═════ Task inputs ═════

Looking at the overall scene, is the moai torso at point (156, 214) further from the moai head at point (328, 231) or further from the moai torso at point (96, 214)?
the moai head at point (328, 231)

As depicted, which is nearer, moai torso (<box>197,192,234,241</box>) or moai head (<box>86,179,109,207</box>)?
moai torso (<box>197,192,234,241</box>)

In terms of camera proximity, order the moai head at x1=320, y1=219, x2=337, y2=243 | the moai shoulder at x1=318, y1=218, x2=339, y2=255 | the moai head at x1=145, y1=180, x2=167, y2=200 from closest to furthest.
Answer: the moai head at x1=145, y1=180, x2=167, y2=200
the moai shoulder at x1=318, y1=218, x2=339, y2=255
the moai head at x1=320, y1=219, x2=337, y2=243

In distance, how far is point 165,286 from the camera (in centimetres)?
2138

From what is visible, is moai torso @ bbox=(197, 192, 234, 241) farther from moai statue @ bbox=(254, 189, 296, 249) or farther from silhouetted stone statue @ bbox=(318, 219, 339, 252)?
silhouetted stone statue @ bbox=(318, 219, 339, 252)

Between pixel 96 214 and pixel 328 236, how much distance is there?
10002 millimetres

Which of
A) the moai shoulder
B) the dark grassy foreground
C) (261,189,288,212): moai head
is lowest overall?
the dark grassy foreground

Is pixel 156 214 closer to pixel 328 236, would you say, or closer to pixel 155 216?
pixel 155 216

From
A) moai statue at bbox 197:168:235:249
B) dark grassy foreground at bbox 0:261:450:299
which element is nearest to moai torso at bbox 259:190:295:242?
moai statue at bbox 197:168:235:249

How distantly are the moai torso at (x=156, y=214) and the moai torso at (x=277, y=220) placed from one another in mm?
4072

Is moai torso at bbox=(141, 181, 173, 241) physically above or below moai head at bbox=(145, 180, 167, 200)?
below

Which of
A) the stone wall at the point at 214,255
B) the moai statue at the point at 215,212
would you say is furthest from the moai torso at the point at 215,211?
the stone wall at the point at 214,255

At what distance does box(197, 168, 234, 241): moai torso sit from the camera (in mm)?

═════

Short task » Could you lay out every line of the entries above as a JSON list of strings, one string per line, with blank lines omitted?

Task solution »
[
  "Looking at the overall scene, is the moai torso at point (156, 214) further from the moai head at point (328, 231) or further from the moai torso at point (96, 214)?",
  "the moai head at point (328, 231)",
  "As depicted, which is nearer, moai torso (<box>197,192,234,241</box>) or moai head (<box>86,179,109,207</box>)?",
  "moai torso (<box>197,192,234,241</box>)",
  "In terms of camera proximity, order the moai head at x1=320, y1=219, x2=337, y2=243 | the moai shoulder at x1=318, y1=218, x2=339, y2=255 | the moai head at x1=145, y1=180, x2=167, y2=200 from closest to furthest.",
  "Answer: the moai head at x1=145, y1=180, x2=167, y2=200",
  "the moai shoulder at x1=318, y1=218, x2=339, y2=255",
  "the moai head at x1=320, y1=219, x2=337, y2=243",
  "In distance, how far is point 165,286 from the camera (in centimetres)?",
  "2138",
  "From what is visible, is moai torso @ bbox=(197, 192, 234, 241) farther from moai statue @ bbox=(254, 189, 296, 249) or farther from silhouetted stone statue @ bbox=(318, 219, 339, 252)?",
  "silhouetted stone statue @ bbox=(318, 219, 339, 252)",
  "Between pixel 96 214 and pixel 328 236, how much distance is there?",
  "10002 millimetres",
  "Which of",
  "A) the moai shoulder",
  "B) the dark grassy foreground",
  "C) (261,189,288,212): moai head",
  "is lowest overall?",
  "the dark grassy foreground",
  "Is pixel 156 214 closer to pixel 328 236, would you say, or closer to pixel 155 216?",
  "pixel 155 216",
  "From",
  "A) moai statue at bbox 197:168:235:249",
  "B) dark grassy foreground at bbox 0:261:450:299",
  "which element is nearest to moai torso at bbox 259:190:295:242?",
  "moai statue at bbox 197:168:235:249",
  "How distantly are the moai torso at (x=156, y=214) and the moai torso at (x=277, y=220) placed from one another in mm?",
  "4072",
  "Is moai torso at bbox=(141, 181, 173, 241) physically above or below moai head at bbox=(145, 180, 167, 200)?",
  "below",
  "Which of",
  "A) the stone wall at the point at 214,255",
  "B) the moai statue at the point at 215,212",
  "would you say is furthest from the moai torso at the point at 215,211?",
  "the stone wall at the point at 214,255",
  "At what distance does box(197, 168, 234, 241): moai torso sit from the camera (in mm)?"
]